ÚLTIMA CENTELHA & VEM
Às vezes uma pessoa é só uma lasca de madeira tosca
Um parafuso que perdeu a rosca
Um caule cheio de espinhos
A rolha que se afogou no vinho...
Quem olha pensa que a pessoa está perdida
Um caco no chão a espiar quem brilha na vida
Do céu cai uma lágrima da estrela que tudo espia
E com o último raio escreve a ela a solitária poesia...
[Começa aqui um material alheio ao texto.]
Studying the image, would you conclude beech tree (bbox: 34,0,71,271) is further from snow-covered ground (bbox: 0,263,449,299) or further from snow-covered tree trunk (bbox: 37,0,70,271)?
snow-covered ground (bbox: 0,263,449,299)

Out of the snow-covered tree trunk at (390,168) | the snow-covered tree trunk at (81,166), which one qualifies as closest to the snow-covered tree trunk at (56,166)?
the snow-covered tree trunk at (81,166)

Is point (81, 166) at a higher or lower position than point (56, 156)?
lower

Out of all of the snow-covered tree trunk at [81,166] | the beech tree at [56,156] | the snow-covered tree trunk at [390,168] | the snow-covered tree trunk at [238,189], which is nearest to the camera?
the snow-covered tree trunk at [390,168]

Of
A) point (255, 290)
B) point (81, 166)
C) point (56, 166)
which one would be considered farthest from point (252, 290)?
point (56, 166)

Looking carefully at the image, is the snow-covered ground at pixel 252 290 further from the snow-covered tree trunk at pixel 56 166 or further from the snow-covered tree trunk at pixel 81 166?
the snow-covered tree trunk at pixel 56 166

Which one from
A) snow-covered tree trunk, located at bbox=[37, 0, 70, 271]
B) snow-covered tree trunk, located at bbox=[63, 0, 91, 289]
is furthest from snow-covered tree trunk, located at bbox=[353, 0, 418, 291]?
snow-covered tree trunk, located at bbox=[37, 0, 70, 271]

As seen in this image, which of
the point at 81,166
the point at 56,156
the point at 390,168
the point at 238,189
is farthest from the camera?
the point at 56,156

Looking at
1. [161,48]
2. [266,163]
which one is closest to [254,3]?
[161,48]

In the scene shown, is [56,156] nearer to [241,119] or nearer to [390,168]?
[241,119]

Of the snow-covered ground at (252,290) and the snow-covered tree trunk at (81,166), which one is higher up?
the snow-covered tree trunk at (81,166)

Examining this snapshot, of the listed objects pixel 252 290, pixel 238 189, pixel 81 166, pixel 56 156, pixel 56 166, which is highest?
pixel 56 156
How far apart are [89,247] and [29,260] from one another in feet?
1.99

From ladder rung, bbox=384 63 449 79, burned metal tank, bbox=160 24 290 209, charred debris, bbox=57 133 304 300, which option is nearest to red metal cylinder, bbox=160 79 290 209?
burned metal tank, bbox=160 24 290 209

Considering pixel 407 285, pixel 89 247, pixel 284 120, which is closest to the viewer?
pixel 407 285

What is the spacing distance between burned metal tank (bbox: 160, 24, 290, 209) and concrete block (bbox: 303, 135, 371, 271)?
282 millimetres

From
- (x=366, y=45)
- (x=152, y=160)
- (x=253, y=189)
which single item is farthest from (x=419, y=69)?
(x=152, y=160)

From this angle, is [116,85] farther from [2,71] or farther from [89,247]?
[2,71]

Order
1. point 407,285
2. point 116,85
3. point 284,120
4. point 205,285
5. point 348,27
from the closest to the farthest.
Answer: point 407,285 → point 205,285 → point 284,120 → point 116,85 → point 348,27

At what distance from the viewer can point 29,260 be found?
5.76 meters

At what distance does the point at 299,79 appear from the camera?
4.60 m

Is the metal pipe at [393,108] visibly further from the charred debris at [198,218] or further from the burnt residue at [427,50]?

Resta a última centelha que vive oculta no coração
E ao respirar acende a chama que nunca cessa de brilhar
No isolado deserto antes seco brota o broto no áspero chão
Como antiga nau restaurada que surge das profundezas do mar...
VEM
Vem, amor,
limpei a calha, varri o chão,
sacudi o tapete dos farelos de pão,
troquei de lugar os móveis surrados,
coloquei persiana nova, pendurei o quadro,
não esqueci de consertar o corrimão,
dei demão de tinta na cerca do quintal,
pus ração pro cachorro, sabe que amo esse animal,
raspei o fundo das panelas encardidas,
fim um feijão, sou bom de comida,
me banhei uns dez minutos,
to quase seco, enxuto,
roupa nova de riscado,
acho que tô apaixonado
e nem te conheço,
só sei que te amo
desde que dormia no berço...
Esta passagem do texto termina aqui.